Dans un livre récent (Vergès 2017), Françoise Vergès documente la manière dont les femmes de l’ile de la Réunion (dom tom français) subissaient des avortements et des stérilisations contre leur gré alors même que ces avortements étaient encore interdits sur le continent et étaient au centre des luttes féministes. La conception de l’émancipation féminine basée sur le contrôle des naissances (avortements, contraception) est donc une conception historiquement, politiquement et culturellement située et valable (c’est-à-dire qu’elle ne vaut pas pour toutes), et il est important de se le rappeler : ailleurs et/ou pour d’autres, l’émancipation féminine passe par le droit d’être mères.

« Moi, les hommes, je les aime bien »

Une autre raison du rejet de l’étiquette « féministe » exprimée par les femmes interrogées par Aronson concerne la mauvaise image du féminisme, couramment associé à un courant hostile envers les hommes et privilégiant le lesbianisme :

« La prise de distance par rapport au féminisme en général se voit également justifiée par le regard négatif porté sur les féministes, les thèmes principaux étant le lesbianisme et le rejet des hommes. Par exemple, si elle affirme « Je pense juste qu’on est tous égaux », Alice (classe moyenne blanche) refuse ce qui pourrait l’éloigner des hommes : « Je ne me balade pas partout en dénigrant les hommes… Moi, les hommes, je les aime bien. » (Aronson, p. 153).

Débat sur les mots : parler de féminisme serait-il dépassé ?

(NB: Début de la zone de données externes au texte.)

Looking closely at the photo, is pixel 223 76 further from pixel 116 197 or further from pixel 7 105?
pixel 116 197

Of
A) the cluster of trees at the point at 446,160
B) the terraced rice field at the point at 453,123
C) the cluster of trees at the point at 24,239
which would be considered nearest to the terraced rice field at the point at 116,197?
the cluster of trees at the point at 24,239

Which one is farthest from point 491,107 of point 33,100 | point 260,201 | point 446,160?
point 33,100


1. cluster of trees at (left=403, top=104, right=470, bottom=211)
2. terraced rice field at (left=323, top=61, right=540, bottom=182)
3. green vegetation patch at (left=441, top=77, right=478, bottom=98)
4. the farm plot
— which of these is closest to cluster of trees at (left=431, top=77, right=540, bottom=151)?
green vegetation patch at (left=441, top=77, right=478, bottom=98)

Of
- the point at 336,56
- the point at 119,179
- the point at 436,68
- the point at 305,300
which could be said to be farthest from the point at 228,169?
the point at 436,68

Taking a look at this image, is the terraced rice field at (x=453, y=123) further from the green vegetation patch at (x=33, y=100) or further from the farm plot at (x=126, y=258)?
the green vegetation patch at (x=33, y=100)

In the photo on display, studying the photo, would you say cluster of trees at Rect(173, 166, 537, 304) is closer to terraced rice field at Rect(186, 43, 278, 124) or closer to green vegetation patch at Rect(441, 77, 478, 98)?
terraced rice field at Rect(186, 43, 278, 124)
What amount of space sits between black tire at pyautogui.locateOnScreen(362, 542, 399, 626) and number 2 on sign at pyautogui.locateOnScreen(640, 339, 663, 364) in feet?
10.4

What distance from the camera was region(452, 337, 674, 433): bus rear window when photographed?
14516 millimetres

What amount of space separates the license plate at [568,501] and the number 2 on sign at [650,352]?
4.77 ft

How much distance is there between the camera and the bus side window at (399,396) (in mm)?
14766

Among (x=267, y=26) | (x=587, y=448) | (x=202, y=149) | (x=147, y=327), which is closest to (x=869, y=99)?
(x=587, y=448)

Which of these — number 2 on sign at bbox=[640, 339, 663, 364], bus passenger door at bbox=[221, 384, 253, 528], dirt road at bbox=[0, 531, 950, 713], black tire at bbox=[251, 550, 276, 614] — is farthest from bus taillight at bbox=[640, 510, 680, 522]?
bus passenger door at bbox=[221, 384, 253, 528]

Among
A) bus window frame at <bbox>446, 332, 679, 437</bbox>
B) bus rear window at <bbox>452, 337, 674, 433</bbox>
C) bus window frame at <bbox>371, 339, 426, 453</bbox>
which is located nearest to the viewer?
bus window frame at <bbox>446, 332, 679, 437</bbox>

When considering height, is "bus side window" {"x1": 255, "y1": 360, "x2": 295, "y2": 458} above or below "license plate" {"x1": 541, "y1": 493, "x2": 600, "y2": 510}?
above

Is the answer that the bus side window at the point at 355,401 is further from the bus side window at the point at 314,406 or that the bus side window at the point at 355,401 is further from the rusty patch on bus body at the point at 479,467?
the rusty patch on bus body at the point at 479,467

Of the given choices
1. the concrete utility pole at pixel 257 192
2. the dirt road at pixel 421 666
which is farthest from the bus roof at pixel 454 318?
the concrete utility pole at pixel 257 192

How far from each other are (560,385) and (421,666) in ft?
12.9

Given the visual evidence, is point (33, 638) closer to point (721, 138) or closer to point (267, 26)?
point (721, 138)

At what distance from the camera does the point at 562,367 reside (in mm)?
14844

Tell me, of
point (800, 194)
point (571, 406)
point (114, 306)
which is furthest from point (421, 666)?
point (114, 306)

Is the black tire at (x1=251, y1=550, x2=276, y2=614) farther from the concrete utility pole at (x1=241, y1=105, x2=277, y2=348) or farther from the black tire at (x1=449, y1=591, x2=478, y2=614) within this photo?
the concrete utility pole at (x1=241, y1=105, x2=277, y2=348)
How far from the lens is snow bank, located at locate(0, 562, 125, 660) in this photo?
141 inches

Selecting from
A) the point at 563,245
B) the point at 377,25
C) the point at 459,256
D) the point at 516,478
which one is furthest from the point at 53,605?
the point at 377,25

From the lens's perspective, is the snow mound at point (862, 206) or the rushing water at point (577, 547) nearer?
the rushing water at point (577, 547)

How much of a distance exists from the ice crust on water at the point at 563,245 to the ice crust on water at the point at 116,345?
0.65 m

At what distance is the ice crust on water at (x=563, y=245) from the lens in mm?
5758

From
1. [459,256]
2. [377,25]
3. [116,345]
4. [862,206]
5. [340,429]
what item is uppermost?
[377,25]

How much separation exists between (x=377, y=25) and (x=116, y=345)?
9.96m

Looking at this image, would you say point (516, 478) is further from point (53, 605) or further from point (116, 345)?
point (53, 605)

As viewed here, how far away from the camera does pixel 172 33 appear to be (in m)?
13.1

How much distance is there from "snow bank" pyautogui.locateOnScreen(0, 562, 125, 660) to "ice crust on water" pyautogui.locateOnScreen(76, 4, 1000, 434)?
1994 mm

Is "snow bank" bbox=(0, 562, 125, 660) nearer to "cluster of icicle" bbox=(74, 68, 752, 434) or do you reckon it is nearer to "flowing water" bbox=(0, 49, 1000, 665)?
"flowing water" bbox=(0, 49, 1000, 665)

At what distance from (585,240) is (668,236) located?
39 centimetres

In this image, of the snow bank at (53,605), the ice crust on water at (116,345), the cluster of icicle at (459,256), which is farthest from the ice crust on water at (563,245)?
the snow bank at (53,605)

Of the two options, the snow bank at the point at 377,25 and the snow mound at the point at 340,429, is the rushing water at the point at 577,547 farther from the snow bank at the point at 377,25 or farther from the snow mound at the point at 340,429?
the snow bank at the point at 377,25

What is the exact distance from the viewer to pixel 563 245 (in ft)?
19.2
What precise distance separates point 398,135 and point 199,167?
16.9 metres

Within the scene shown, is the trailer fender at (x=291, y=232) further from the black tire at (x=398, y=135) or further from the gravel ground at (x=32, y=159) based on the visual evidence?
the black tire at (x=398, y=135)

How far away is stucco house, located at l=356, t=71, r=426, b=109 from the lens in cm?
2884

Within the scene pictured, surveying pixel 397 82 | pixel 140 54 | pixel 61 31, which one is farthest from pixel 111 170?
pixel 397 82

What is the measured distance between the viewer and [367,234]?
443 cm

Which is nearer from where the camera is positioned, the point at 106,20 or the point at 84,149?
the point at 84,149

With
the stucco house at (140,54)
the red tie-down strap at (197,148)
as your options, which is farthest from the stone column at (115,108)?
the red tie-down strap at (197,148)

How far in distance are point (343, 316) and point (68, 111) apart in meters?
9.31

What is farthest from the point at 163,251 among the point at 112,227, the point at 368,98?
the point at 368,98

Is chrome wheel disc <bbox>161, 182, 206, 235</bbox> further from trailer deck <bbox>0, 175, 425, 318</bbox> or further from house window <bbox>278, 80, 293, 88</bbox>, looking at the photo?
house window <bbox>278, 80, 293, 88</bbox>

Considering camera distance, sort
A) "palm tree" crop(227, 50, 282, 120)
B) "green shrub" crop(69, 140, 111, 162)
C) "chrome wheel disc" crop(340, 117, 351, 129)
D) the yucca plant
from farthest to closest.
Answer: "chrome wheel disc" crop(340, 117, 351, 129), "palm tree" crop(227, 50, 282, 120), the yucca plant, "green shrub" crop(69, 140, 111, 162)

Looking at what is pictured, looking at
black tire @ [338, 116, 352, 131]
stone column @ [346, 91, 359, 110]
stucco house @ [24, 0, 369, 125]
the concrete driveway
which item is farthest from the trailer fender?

En dehors de la mauvaise image qui est associée au militantisme féministe, le mot lui-même est sujet à débat. Ses détracteur·ices[3], qu’ils soient ou non d’accord avec les principes et revendications féministes, estiment que le mot « féministe » focalise, à tort, l’attention sur l’expérience des femmes. En fait, on peut dire que cette critique est double : d’une part, le mot exclurait les autres genres (qu’il s’agisse des hommes ou de personnes non-binaires) ; d’autre part, il réifierait le genre féminin, qu’il cherche pourtant à déconstruire.

Un terme excluant ?

Ainsi, pour certains, parler de « féminisme », ce serait nier l’expérience et l’apport positif des hommes et des personnes non-binaires (qu’ils soient ou non nombreux), car il n’y a pas que des femmes qui défendent et appliquent des principes féministes (et qu’il n’y a pas que des hommes qui ont des pratiques sexistes). En effet, pour certains, parler de « féminisme » ne permettrait pas d’aborder la façon dont les hommes ou les personnes non-binaires souffrent des représentations de genre, ni de la façon dont iels souffrent d’inégalités à cause de leur genre. En ce qui concerne les hommes, l’un des exemples d’injustice les plus souvent cités concerne la garde des enfants qui, en cas de divorce, a moins de chance d’être confiée au père qu’à la mère. On peut aussi penser aux accidents mortels sur le lieu de travail, dont l’écrasante majorité concerne des hommes.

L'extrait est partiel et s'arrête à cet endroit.